L'ultima immagine della notte di Coppa riporta all'antichità, quando nei giochi di guerra, il combattente, vincitore, mostrava, nudo, la propria forza. Neymar Jr si toglie la maglietta e sotto la curva, espone il fisico, statuario. Il simbolo della grandezza. Il brasiliano, in contropiede, a recupero ultimato, segna il gol numero tre, infilando con una rasoiata Buffon, punendo l'assalto bianconero.
In questo ricordo, c'è la forza della Juve, perché fino al triplice fischio la squadra di Allegri riesce a tenere aperta la porta della vittoria. Non una cosa prevedibile al via. Invece, per determinati frangenti, c'è partita. Il Barcellona è superiore, perché gioca al calcio come nessuna squadra al Mondo. L'inizio dei due tempi è emblematico. Palla a terra, movimenti sincronizzati, spauracchi che si presentano, con preoccupante facilità, al cospetto di un Buffon formato Mundial.
Colpita a freddo, evidentemente in imbarazzo, la Juve ha la forza di reagire, sfruttando l'aiuto del Barcellona, che si ferma e si guarda. Il Barca arretra e si affida a un palleggio stantio, che puzza di vecchio.
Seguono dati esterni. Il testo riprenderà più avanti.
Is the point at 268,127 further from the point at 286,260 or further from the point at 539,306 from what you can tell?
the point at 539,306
I bianconeri intuiscono che se salta la prima linea del pressing catalano, si può fare male, perché ci sono spazi in cui affondare. Manca un pizzico di tranquillità, di cinismo.
Il pari arriva, da un'idea di Marchisio, da un tap in di Morata. Luis Enrique si alza subito per incoraggiare i suoi, intuisce il pericolo. Pogba cade in area, episodio dubbio e svolta alla partita, perché la Juve perde le coordinate dei reparti e subisce la furia di Messi. 45 minuti in naftalina, poi un secondo tempo elettrico. Accelerazione, conclusione velenosa, Buffon così così, Suarez un falco. Il secondo montante fa male. Il finale è di nervi, un assalto senza giuste idee.
L'uomo verde, con la cresta, gonfia il petto, è giovane, vince il Barcellona di Neymar, è giusto così, hanno vinto i più forti, ma è bello vedere i vinti onorare una finale, giocarsela, anche partendo dai blocchi in ritardo.